SUPPLIED INFORMATION
+ + + + +
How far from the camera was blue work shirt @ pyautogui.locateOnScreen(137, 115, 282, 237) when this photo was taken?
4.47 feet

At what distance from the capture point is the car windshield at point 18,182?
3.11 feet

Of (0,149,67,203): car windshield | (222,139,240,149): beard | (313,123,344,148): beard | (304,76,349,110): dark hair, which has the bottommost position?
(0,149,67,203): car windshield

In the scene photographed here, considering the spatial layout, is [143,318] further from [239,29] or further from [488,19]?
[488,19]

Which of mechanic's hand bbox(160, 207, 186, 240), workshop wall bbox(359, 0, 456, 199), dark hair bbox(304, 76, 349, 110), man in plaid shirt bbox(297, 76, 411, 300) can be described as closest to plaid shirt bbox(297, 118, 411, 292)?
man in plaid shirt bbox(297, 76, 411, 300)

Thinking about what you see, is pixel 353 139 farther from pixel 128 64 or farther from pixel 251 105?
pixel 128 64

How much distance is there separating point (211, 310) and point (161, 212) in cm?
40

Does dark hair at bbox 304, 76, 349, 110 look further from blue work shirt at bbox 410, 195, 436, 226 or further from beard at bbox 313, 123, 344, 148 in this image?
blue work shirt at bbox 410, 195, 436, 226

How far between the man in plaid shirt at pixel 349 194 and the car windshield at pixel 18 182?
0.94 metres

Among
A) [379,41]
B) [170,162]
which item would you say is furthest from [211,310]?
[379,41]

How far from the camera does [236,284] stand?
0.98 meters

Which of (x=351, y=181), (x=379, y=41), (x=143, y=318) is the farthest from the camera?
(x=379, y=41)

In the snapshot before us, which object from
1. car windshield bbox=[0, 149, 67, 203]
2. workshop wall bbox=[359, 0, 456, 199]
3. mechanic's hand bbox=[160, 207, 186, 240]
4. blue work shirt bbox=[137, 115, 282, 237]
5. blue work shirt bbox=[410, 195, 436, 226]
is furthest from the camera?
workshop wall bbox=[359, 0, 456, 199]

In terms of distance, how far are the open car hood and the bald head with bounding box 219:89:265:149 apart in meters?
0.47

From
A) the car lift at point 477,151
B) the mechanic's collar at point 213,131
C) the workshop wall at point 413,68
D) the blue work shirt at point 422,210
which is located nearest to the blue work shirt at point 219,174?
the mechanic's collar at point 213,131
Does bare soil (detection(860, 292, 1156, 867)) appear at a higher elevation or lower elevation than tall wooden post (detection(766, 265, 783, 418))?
+ + + + +
WRITTEN TASK
Only the lines from the one containing "Of (0,149,67,203): car" through the end of the entries above belong in the answer; repeat them exactly.

TASK RESULT
Of (0,149,67,203): car windshield | (222,139,240,149): beard | (313,123,344,148): beard | (304,76,349,110): dark hair, which has the bottommost position?
(0,149,67,203): car windshield

In the scene photographed here, considering the spatial layout, is [143,318] further from [239,29] or further from [488,19]?
[488,19]

Which of mechanic's hand bbox(160, 207, 186, 240), workshop wall bbox(359, 0, 456, 199), dark hair bbox(304, 76, 349, 110), man in plaid shirt bbox(297, 76, 411, 300) can be described as closest to plaid shirt bbox(297, 118, 411, 292)?
man in plaid shirt bbox(297, 76, 411, 300)

Thinking about what you see, is pixel 353 139 farther from pixel 128 64 or farther from pixel 251 105?
pixel 128 64

How much distance is there separating point (211, 310) and point (161, 212) in cm?
40

Does dark hair at bbox 304, 76, 349, 110 look further from blue work shirt at bbox 410, 195, 436, 226 or further from beard at bbox 313, 123, 344, 148 in this image?
blue work shirt at bbox 410, 195, 436, 226

How far between the man in plaid shirt at pixel 349 194 and the car windshield at pixel 18 182?
0.94 metres

Among
A) [379,41]
B) [170,162]
which item would you say is furthest from [211,310]?
[379,41]

How far from the camera does [236,284] stand?
0.98 meters

Which of (x=351, y=181), (x=379, y=41), (x=143, y=318) is the farthest from the camera?
(x=379, y=41)

In the snapshot before us, which object from
1. car windshield bbox=[0, 149, 67, 203]
2. workshop wall bbox=[359, 0, 456, 199]
3. mechanic's hand bbox=[160, 207, 186, 240]
4. blue work shirt bbox=[137, 115, 282, 237]
5. blue work shirt bbox=[410, 195, 436, 226]
is furthest from the camera?
workshop wall bbox=[359, 0, 456, 199]

In terms of distance, how far are the open car hood and the bald head with bounding box 219:89:265:149 apart in meters?
0.47

From
A) the car lift at point 477,151
B) the mechanic's collar at point 213,131
C) the workshop wall at point 413,68
D) the blue work shirt at point 422,210
which is located nearest to the blue work shirt at point 219,174?
the mechanic's collar at point 213,131
Does bare soil (detection(860, 292, 1156, 867)) appear at a higher elevation or lower elevation than tall wooden post (detection(766, 265, 783, 418))?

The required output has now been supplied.